**Written exercise**
Repeat exactly the lines from the one containing "Viewed from this" through the last line of the records below, both included, and nothing else.

**Material provided**
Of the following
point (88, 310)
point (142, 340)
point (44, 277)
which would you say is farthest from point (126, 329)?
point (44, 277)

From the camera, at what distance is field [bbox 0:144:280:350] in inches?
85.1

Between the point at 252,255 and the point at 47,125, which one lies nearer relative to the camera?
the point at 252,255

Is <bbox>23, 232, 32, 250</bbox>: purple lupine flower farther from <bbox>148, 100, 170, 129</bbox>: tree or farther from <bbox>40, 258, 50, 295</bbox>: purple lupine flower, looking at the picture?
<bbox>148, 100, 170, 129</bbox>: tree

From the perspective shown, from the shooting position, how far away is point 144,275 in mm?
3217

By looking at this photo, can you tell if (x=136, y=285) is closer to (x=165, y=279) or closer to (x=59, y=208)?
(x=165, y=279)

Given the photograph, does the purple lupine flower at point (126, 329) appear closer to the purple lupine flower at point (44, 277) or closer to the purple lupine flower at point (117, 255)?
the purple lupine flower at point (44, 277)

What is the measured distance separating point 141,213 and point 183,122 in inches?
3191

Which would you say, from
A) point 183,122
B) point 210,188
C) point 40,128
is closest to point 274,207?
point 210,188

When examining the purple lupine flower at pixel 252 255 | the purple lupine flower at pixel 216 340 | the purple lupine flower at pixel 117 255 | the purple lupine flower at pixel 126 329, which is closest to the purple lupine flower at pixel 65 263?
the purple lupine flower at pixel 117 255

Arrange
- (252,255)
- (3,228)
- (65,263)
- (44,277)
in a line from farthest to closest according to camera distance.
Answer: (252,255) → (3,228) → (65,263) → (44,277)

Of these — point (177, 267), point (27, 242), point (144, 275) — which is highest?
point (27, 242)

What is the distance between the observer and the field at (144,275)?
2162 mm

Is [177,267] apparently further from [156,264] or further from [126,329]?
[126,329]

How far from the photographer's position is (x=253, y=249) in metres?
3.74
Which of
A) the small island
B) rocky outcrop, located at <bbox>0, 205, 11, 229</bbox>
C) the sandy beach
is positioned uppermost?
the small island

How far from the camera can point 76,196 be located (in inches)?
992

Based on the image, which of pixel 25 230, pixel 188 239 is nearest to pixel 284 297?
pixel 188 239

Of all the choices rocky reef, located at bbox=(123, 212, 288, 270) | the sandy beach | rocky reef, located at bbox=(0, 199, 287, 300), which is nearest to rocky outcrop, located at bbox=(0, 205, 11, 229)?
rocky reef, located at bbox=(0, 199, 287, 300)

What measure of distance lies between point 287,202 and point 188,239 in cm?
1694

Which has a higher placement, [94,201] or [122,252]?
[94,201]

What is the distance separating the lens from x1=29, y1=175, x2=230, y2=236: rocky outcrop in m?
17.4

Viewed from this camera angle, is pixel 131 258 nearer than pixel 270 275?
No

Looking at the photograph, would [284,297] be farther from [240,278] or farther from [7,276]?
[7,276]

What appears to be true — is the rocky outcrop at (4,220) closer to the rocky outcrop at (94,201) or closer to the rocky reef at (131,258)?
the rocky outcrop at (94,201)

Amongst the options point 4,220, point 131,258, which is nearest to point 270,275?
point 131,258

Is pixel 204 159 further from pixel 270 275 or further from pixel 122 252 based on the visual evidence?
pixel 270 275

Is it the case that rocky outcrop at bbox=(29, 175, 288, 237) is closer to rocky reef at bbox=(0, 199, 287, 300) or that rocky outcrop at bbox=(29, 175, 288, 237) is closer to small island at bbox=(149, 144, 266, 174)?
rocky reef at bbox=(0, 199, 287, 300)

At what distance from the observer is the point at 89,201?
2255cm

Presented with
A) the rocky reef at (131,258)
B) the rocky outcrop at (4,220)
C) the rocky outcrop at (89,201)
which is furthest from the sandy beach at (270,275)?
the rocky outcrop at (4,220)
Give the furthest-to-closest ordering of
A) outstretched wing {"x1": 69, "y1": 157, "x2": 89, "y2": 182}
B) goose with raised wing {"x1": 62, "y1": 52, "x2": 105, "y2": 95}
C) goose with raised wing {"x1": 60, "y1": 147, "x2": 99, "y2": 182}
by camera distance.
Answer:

**Output for this exercise**
Viewed from this camera angle, is pixel 131 258 nearer than pixel 270 275?
No

Looking at the photograph, would [284,297] be farther from [240,278] or farther from [7,276]?
[7,276]

What appears to be true — is the rocky outcrop at (4,220) closer to the rocky outcrop at (94,201) or closer to the rocky reef at (131,258)?
the rocky outcrop at (94,201)

Amongst the options point 4,220, point 131,258, which is nearest to point 270,275?
point 131,258

Is pixel 204 159 further from pixel 270 275 or further from pixel 122 252 based on the visual evidence?
pixel 270 275

Is it the case that rocky outcrop at bbox=(29, 175, 288, 237) is closer to rocky reef at bbox=(0, 199, 287, 300) or that rocky outcrop at bbox=(29, 175, 288, 237) is closer to small island at bbox=(149, 144, 266, 174)?
rocky reef at bbox=(0, 199, 287, 300)

At what distance from the observer is the point at 89,201?
2255cm

Presented with
A) the rocky reef at (131,258)
B) the rocky outcrop at (4,220)
C) the rocky outcrop at (89,201)
which is furthest from the sandy beach at (270,275)?
the rocky outcrop at (4,220)
Give the furthest-to-closest ordering of
A) outstretched wing {"x1": 69, "y1": 157, "x2": 89, "y2": 182}
B) goose with raised wing {"x1": 62, "y1": 52, "x2": 105, "y2": 95}
C) goose with raised wing {"x1": 60, "y1": 147, "x2": 99, "y2": 182}
by camera distance.
Answer:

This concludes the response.